Vimwiki has a custom filetype called wiki, which is a little bit different
from markdown.  The native vimwiki2html command only works for wiki
filetypes. If you want to transform your files to HTML using other filetypes, like markdown, you have to use a custom parser. Even if I’m not able to use Vimwiki native parser, I prefer markdown format because it’s very popular and simple.

These are some options to use as an external markdown parser:

  Pandoc, which I think works pretty good, but requires a lot of haskell dependencies.
  Python vimwiki markdown libraries, which I think has a lot of potential.
  Static website generators like Jekyll, Hugo or Hexo.


I started using static website generators because it can also publish easily the notes as static webpages, which I wanted to publish in Github Pages.

My first option was Jekyll, which is the Github native supported static website generator. It’s easy to use and the syntax is very straightforward, but I started to regret it when I accumulated a lot of notes. Then I decided to use Hugo, which is claimed to be faster and since it’s been coded in Go, it has no dependencies. In the following table I show my compiling time results for both:


  
    
      Compiling time
      Jekyll
      Hugo
    
  
  
    
      10 pages
      0.1 seconds
      0.1 seconds
    
    
      150 pages
      48 seconds
      0.5 seconds
    
  


I should say that I used Jekyll Github gems, which includes some unnecessary
ruby Gems, so I think Jekyll performance can be increased. It’s a nice software that I use to publish this post, but still Hugo is faster.

____

Required task 1 -
Please decide whether each statement agrees with the Vimwiki text, answering yes or no and quoting the deciding words: (a) The native vimwiki2html command can convert markdown files. (b) Hugo has no dependencies because it is coded in Go. (c) Jekyll is the static website generator that Github supports natively.
Required task 2 -
Using the Vimwiki text, explain why the writer began using static website generators.

Dataset records:
____

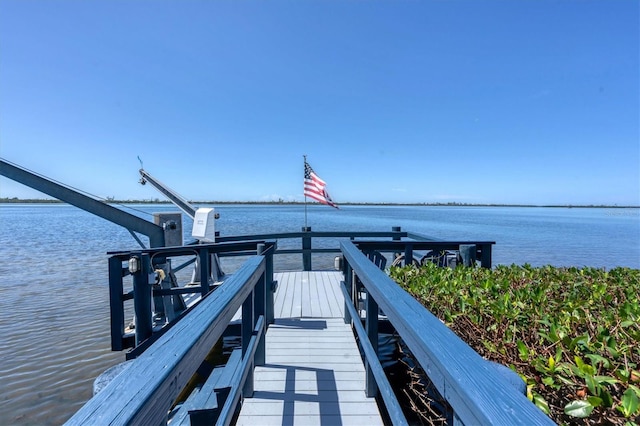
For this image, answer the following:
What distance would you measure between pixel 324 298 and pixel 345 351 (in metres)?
1.86

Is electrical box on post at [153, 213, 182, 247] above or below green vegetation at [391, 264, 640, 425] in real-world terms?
above

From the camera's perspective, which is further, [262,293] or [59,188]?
[59,188]

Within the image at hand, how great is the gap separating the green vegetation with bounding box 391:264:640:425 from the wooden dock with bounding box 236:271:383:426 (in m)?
0.92

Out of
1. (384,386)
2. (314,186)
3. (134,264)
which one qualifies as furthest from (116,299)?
(314,186)

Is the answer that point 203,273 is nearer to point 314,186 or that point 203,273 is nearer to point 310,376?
point 310,376

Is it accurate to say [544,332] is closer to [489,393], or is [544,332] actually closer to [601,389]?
[601,389]

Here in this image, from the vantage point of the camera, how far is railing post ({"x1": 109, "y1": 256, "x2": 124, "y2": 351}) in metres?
3.53

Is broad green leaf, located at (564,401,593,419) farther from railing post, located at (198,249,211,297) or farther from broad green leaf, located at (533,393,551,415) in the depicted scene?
railing post, located at (198,249,211,297)

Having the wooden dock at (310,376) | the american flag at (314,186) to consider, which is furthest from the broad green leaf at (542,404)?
the american flag at (314,186)

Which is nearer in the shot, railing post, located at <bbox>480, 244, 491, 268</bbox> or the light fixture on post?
the light fixture on post

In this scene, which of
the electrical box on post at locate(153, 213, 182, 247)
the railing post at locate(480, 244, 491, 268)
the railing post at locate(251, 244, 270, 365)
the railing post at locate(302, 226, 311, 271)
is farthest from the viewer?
the railing post at locate(302, 226, 311, 271)

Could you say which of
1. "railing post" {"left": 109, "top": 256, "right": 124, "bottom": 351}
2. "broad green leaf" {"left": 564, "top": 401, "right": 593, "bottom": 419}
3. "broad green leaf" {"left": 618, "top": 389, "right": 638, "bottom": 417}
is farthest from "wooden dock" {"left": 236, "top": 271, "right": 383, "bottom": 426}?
"railing post" {"left": 109, "top": 256, "right": 124, "bottom": 351}

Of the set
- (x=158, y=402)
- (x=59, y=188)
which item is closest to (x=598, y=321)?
(x=158, y=402)

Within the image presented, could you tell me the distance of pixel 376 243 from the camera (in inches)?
158
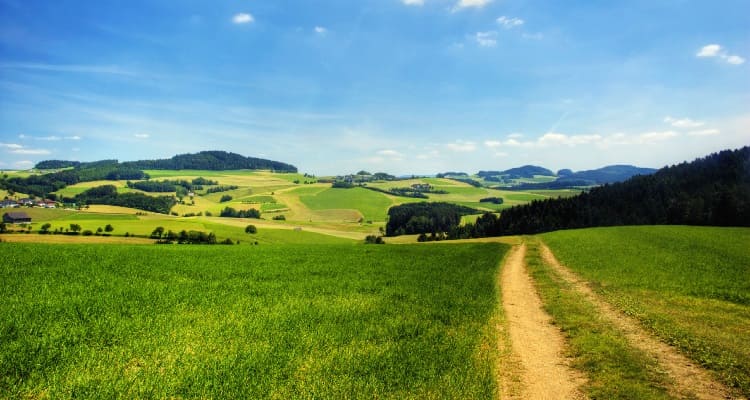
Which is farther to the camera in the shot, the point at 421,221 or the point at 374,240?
the point at 421,221

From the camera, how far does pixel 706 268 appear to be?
3216cm

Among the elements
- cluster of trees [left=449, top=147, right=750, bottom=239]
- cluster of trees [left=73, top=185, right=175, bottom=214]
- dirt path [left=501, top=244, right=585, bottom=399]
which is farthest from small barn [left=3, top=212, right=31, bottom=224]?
dirt path [left=501, top=244, right=585, bottom=399]

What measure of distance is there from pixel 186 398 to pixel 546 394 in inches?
445

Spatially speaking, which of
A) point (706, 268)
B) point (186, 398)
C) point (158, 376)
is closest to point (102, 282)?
point (158, 376)

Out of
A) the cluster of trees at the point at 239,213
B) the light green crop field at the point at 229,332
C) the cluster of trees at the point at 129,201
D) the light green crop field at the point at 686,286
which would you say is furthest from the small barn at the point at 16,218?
the light green crop field at the point at 686,286

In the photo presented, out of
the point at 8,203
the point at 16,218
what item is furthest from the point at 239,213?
the point at 8,203

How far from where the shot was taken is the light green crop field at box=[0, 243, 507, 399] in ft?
34.4

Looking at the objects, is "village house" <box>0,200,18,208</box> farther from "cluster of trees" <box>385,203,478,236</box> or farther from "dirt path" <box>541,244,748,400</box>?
"dirt path" <box>541,244,748,400</box>

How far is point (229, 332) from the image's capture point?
14164 mm

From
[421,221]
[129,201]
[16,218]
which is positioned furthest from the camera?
[129,201]

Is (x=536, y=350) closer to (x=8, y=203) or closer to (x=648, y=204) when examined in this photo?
(x=648, y=204)

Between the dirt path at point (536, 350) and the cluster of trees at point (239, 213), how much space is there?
169491mm

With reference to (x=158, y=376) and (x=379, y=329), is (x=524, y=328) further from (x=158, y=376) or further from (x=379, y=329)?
(x=158, y=376)

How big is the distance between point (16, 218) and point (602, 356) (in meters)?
154
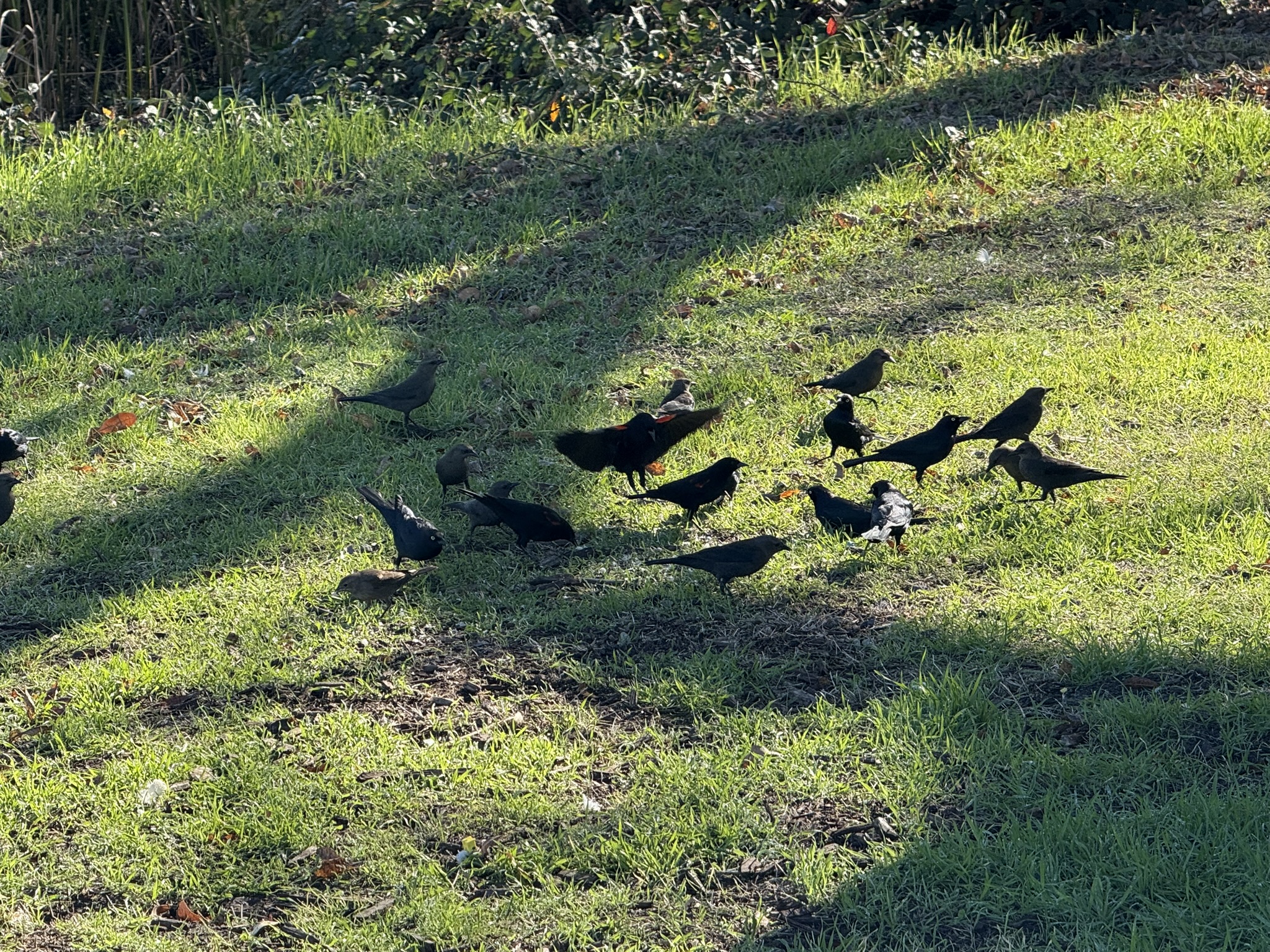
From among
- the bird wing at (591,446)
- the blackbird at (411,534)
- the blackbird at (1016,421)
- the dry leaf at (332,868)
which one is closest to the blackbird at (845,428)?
the blackbird at (1016,421)

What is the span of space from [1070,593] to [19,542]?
4.27 m

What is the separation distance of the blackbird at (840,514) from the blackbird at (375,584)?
157cm

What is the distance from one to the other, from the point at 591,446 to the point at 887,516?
1.29m

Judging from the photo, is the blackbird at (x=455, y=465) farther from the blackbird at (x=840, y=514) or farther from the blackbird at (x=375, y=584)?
the blackbird at (x=840, y=514)

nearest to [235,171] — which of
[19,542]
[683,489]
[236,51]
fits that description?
[236,51]

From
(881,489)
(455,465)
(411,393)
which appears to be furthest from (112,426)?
(881,489)

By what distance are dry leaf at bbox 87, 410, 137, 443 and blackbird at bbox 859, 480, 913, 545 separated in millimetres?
3797

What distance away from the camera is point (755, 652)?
16.0 ft

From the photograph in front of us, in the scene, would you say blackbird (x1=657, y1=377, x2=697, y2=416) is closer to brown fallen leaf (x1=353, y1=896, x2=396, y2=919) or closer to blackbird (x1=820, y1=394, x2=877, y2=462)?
blackbird (x1=820, y1=394, x2=877, y2=462)

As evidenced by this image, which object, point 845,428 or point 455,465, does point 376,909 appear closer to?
point 455,465

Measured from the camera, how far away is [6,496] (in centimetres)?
591

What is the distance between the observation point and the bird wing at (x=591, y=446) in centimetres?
586

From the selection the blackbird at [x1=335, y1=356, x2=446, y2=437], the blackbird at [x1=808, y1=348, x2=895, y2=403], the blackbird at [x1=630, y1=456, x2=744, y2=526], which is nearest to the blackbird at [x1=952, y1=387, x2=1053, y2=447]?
the blackbird at [x1=808, y1=348, x2=895, y2=403]

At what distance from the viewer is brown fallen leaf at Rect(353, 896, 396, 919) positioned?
3.82 metres
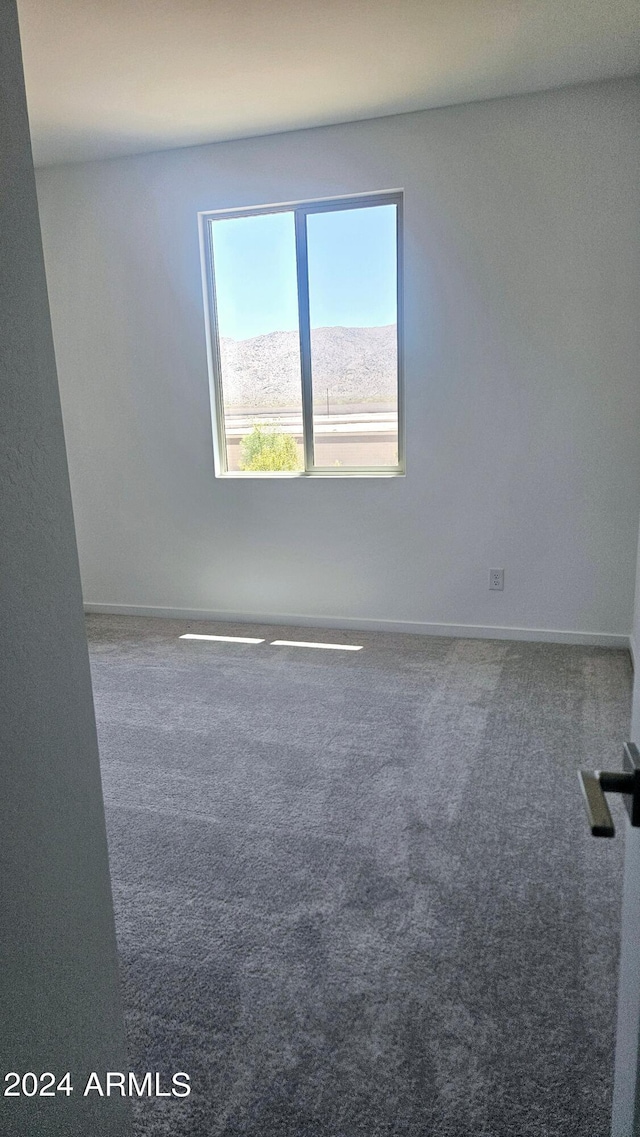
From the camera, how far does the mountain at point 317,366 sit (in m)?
3.86

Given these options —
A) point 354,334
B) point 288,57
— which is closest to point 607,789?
point 288,57

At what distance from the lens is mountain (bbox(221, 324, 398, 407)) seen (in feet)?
12.7

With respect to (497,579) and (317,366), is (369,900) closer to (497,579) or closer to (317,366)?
(497,579)

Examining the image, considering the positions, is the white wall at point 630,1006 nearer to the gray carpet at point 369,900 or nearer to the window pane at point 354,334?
the gray carpet at point 369,900

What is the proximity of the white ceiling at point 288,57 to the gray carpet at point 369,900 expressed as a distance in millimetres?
2526

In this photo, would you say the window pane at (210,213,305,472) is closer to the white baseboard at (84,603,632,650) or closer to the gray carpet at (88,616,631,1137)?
the white baseboard at (84,603,632,650)

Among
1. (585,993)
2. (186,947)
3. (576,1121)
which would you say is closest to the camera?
(576,1121)

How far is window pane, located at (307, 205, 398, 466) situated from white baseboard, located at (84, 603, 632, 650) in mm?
893

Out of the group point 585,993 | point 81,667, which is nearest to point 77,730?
point 81,667

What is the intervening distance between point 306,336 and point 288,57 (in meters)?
1.37

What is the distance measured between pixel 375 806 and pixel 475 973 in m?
0.73

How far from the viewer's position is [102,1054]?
99 centimetres

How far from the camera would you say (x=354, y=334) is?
12.7ft

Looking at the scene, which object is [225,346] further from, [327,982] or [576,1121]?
[576,1121]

____

Problem solution 1 -
(a) No: "The native vimwiki2html command only works for wiki filetypes."
(b) Yes: "since it’s been coded in Go, it has no dependencies"
(c) Yes: "Jekyll, which is the Github native supported static website generator"

Problem solution 2 -
The writer began using static website generators because they can also easily publish the notes as static webpages. The writer wanted to publish the notes on Github Pages.